Withdrawal symptoms are real. They can include dizziness, nausea, trouble sleeping, irritability, anxiety, vivid dreams, flu-like symptoms, and sometimes “brain zaps,” which can feel like electric shocks. This does not mean people should be afraid to stop. It means stopping should be planned. It should be done slowly, with a clear follow-up plan.
How do you decide if someone is ready to lower the dose?
I usually want to know if the person has been well—not just a little better—for a steady period of time. I also look at whether the person is functioning well again. I want to know if major stressors are stable, if the person has support, and if there is a plan to prevent depression from returning. That plan might include therapy, steady sleep routines, exercise, social connection, awareness of early warning signs, and a clear plan for what to do if symptoms return.
I also look closely at the person’s history. Someone who had one mild episode of depression is different from someone with depression that keeps coming back, or someone with long-term depression, suicidal thoughts, a history of hospitalization, severe anxiety, trauma, substance use, or possible bipolar disorder. Past attempts to stop medicine also matter.

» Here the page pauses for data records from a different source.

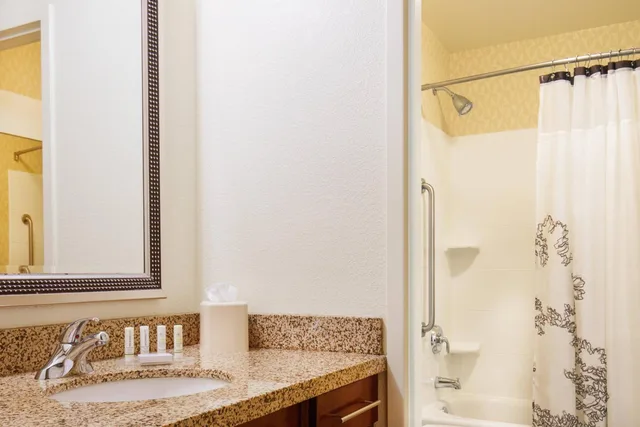 استوديو بسرير كينج بإطلالة على المرفأ مع أريكة، RESIDENCE INN BY MARRIOTT PORTLAND DOWNTOWN WATERFRONT 7/8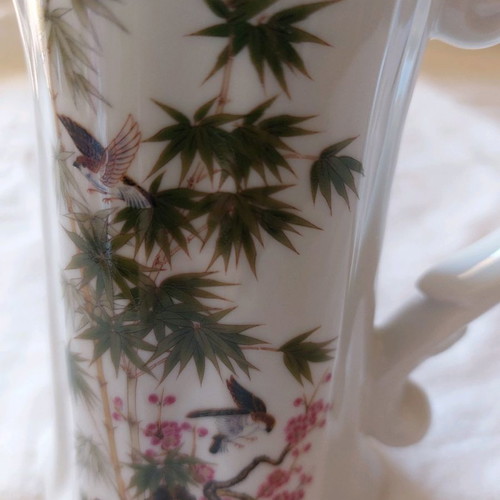 English vintage porcelain jug used with hand-painted design 17×10 cm
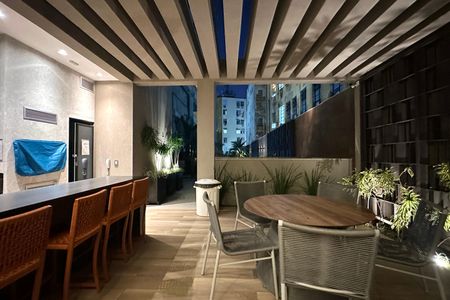 Apartamento à venda com 138m², 3 quartos e 2 vagas Apartamento à venda com 138m², 3 quartos e 2 vagasÁrea comum - Churrasqueira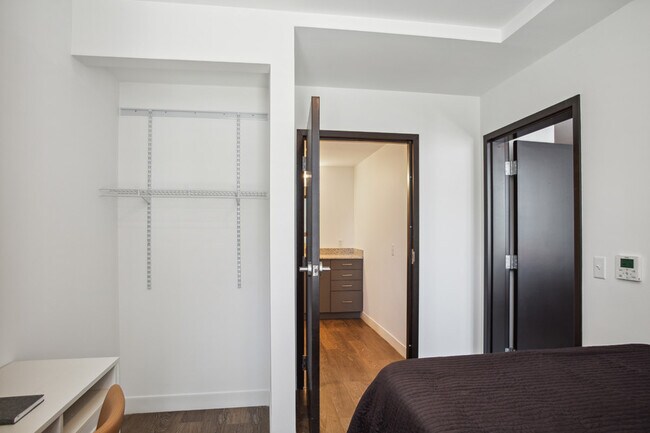 Elliston 1x1 - Bedroom - Broadview at Vanderbilt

Many guidelines recommend staying on antidepressants for several months after symptoms improve after a first episode. They recommend staying on them longer when depression has come back, lasted a long time, or been severe. So tapering is not only about preference. It is also about timing and safety. Is this a good time to try? And do we have a plan if symptoms get worse?
Are some antidepressants harder to stop than others?
Yes. Some antidepressants are more likely to cause symptoms when they are stopped, especially if they are stopped too quickly. In general, medicines that leave the body quickly can be harder for some people to stop. Examples include paroxetine, brand name Paxil, and venlafaxine, brand name Effexor. Fluoxetine, brand name Prozac, often causes fewer symptoms when stopping because it stays in the body longer. But every person is different. That is why the taper needs to be personalized.
Are there options other than antidepressants?
Yes. Antidepressants are only one part of depression treatment. Therapy can be very helpful. This can include cognitive behavioral therapy, also known as CBT; interpersonal therapy; behavioral activation; psychodynamic therapy; and mindfulness-based approaches. For many people, therapy is as important as medicine, and sometimes it’s more important.
It is also important to look at the full picture. Sleep, substance use, exercise, social isolation, daily routine, trauma, medical issues, and the person’s life circumstances all matter. Depression does not happen in a vacuum. For more severe depression, or depression that has not improved with treatment, other options may be appropriate. These can include transcranial magnetic stimulation, electroconvulsive therapy, or ketamine or esketamine. The right approach depends on the person. It depends on the severity of depression, safety, past treatment response, preferences, access, and what is realistic in that person’s life.
Why should I talk with a clinician?
Good treatment should be a partnership. People should feel able to ask questions and speak honestly about what they are experiencing. Tell your clinician if your medicine is not helping, if side effects are affecting your life, if you feel emotionally numb, or if you want to stop taking the medicine. These are all valid things to discuss. The goal is not just to lower symptoms on a checklist. The goal is to help people return to a life that feels more livable, connected, and meaningful.